Biggs’ workshop is set up in a historic, century-old little house nestled on the hill above Lund that looks out onto Hernando Island. The house is owned by her boyfriend, Thor Larson, a fisher whose family stretches back to Lund’s first wave of 1880s European settlers.
Biggs makes the soap in the kitchen of the home with a view to die for. And while Biggs is typically West Coast-modest, she eventually admitted pride for her special product.
“My soap is very rustic and organic – no two bars are the same,” she said. “They’re all handmade and hand cut right here in the kitchen.”
Not surprisingly, Biggs tries to use as many local ingredients in her soaps as possible depending on the season, including goat’s milk from Pat Hanson’s farm, blackberries, salmonberries, seaweed powder, and calendula, a herbal flower.
I asked Biggs if the delectable “loaf look” was by design.
“It is!” she laughed. “The top of the bars have a kind of mountaintop shape because when I’m pouring it into the mould, I try to put as much in as possible so it kind of mounds up in the middle. Then I smooth out the tops to make a wave pattern.”

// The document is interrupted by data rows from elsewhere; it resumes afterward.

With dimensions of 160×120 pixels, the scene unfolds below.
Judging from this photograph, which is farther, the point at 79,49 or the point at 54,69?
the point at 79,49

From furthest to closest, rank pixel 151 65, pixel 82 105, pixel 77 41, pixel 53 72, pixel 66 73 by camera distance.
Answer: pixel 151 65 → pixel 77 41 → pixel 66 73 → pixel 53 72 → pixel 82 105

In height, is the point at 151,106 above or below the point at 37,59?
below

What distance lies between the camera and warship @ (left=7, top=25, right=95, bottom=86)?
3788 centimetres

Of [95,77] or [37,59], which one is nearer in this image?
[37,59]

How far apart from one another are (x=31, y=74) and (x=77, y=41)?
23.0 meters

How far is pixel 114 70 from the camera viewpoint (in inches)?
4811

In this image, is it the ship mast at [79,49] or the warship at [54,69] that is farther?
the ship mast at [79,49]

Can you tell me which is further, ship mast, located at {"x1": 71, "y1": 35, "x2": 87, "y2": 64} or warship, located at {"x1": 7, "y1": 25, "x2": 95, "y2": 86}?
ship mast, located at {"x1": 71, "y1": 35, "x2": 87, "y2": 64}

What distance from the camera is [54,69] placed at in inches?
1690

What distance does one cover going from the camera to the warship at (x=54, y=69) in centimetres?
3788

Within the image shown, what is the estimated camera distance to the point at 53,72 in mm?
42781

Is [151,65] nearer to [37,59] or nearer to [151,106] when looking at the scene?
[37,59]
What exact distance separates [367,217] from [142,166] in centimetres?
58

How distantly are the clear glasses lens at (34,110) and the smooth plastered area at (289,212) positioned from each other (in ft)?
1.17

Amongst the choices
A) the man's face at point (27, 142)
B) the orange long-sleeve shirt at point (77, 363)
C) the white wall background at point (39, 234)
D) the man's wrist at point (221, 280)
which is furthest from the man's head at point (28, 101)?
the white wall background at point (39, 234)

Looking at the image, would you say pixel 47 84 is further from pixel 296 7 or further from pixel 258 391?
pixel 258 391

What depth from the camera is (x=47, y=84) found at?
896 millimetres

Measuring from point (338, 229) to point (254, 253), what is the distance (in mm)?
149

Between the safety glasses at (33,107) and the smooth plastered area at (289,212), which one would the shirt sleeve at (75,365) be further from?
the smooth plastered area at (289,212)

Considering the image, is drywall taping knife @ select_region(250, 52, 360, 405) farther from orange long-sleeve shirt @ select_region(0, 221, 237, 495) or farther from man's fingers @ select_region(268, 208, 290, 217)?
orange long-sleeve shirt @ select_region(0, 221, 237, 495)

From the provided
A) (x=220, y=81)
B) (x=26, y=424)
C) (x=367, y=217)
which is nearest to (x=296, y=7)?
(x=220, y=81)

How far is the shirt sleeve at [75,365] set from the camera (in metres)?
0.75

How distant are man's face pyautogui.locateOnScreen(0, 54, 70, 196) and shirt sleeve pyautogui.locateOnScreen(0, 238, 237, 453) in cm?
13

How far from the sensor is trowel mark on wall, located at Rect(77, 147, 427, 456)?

Her basic ingredients are water, oil (olive, grapeseed, coconut, castor, sweet almond or shea butter, depending on the bar) and liquified lye. That’s put into a blender for six minutes, then the special ingredients are added, then it’s poured into the moulds.
“It thickens very quickly at this point,” explained Biggs, “so time is of the essence. I have about five minutes before it turns from a liquid into a solid, so if a flower or lavender is going on top, I have to set it before it hardens.”
Once the loaf has thoroughly hardened, Biggs slices it with a wire soap cutter, an almost hypnotic, zen-like process that produces an extremely satisfying “ping” upon completion. The machine is a curious cross between a cheese slicer and a guitar. An actual guitar string slices the soap, which is tightened and loosened with a tuning peg, hence the pinging note.
Then comes the wait.
“After the soap is sliced up, I set it to cure for six to eight weeks before I sell it,” revealed Biggs.
Six to eight weeks?
“Correct,” she added. “The soap needs to cure, harden and lose water weight so the bars will last when they’re used.”
The long cure is known as “cold process.” Despite the epic turnaround time, Biggs is extremely busy, and timing is everything. Usually, the split between her day job and her soap is about 50/50. Around the holidays, it’s more like 80 per cent soap.
Her top seller is the patchouli-scented Crusty Lundie.
“This past summer I couldn’t make it fast enough,” said Biggs. “It was always the first one to sell out. Goats Milk Lemongrass is also very popular.”
Other bars include the Flower Child, Camp Coffee and Pine Tar, to name a few, and there’s also a line of shampoo and conditioner bars.
“This year things have really taken off, and the holidays are keeping me on my toes,” said Biggs.
You could say she’s cleaning up.
Grant Lawrence is an award-winning author, columnist and radio personality who considers Powell River and Desolation Sound his second home. An audio version of this story originally aired on CBC Radio.